De opmerking handelt over: een afsluiting aan de oprit van de fietswegel kant Hoge Bokstraat. De indiener van de opmerking vraagt of er een afsluiting geplaatst wordt aan de oprit van de fietswegel om de snelheid van de fietsers te verminderen, omdat het op- en afrijden van haar oprit bij de woning nu al moeilijk is door het drukke verkeer.

Evaluatie van de opmerking: langs beide zijden van de aansluiting van de fietswegel met de Hoge Bokstraat wordt een afsluiting gezet tot tegen de rooilijn. De aanwezigheid hiervan zal verhinderen dat fietsers een bocht nemen in noordelijke (of zuidelijke) richting aan een hoge snelheid. Het zal echter niet verhinderen dat op het fietspad langs Hoge Bokstraat snel gereden wordt. De opmerking is zonder voorwerp.

Gegeven materiaal:
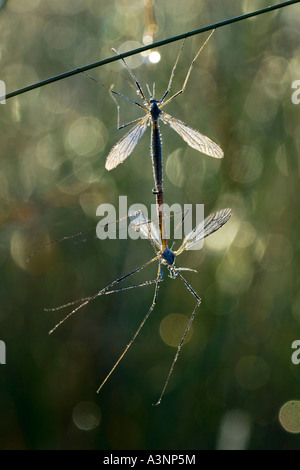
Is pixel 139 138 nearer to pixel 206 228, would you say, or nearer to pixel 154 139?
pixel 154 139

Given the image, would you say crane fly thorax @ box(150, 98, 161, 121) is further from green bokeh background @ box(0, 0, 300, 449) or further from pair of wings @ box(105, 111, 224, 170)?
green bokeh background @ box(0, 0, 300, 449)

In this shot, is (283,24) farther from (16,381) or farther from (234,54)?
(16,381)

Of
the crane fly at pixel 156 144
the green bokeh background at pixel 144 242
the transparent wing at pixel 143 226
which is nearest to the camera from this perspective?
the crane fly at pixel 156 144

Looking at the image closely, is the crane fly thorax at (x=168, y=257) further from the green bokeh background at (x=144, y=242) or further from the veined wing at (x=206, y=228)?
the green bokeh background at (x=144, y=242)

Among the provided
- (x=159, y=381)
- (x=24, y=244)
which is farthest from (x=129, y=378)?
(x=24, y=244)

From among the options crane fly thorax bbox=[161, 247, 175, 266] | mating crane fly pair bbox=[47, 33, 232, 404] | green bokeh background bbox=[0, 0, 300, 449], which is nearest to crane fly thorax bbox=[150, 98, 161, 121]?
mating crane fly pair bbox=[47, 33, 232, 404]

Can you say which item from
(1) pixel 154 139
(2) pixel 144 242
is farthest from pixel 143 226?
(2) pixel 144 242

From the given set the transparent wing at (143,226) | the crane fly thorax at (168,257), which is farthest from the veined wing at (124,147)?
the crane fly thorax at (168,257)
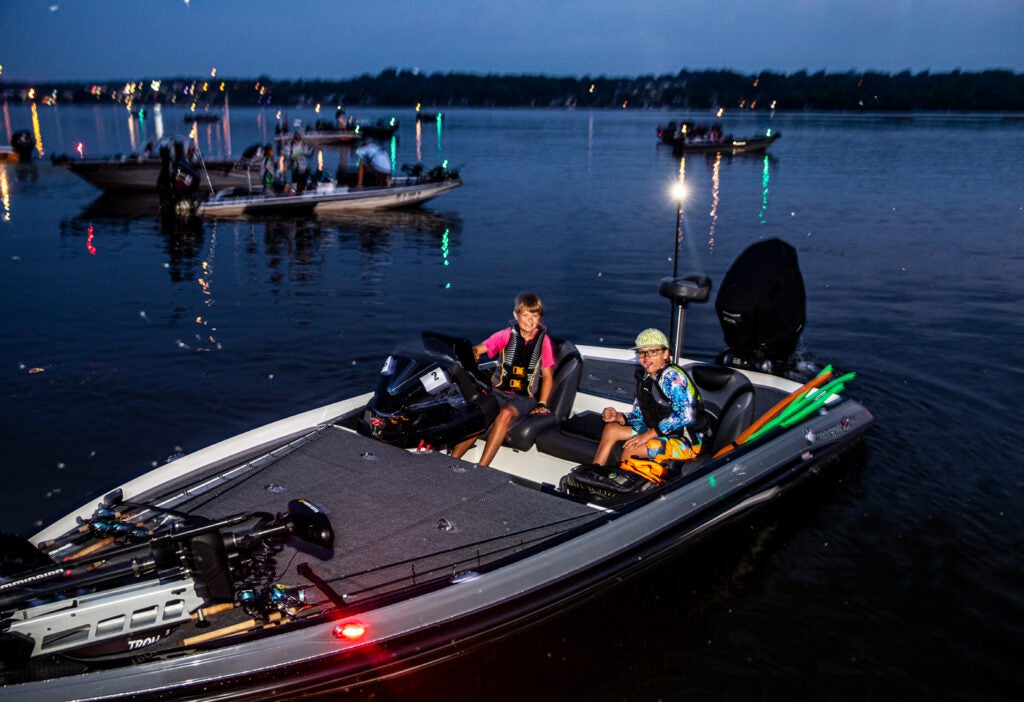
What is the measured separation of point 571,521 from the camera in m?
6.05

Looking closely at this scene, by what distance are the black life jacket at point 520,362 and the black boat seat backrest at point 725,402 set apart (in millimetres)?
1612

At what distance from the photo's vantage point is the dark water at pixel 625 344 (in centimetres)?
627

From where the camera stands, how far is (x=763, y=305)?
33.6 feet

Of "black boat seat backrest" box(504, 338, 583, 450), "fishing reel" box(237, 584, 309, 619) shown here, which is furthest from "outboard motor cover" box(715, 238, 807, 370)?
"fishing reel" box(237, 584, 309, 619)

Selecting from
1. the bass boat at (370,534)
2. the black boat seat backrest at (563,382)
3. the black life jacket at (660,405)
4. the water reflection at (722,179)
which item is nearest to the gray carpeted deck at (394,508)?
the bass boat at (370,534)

De opdracht:
Zeg bij elke uitspraak hieronder met ja of nee of die klopt met het fragment, en citeer letterlijk de woorden uit het fragment die de doorslag geven.
1. De indiener wil dat fietsers minder snel rijden.
2. De afsluiting komt maar aan één kant van de aansluiting van de fietswegel.
3. De afsluiting houdt ook snel rijden op het fietspad langs de Hoge Bokstraat tegen.

De uitwerking:
1. Ja: "om de snelheid van de fietsers te verminderen"
2. Nee: "langs beide zijden van de aansluiting van de fietswegel met de Hoge Bokstraat wordt een afsluiting gezet"
3. Nee: "Het zal echter niet verhinderen dat op het fietspad langs Hoge Bokstraat snel gereden wordt."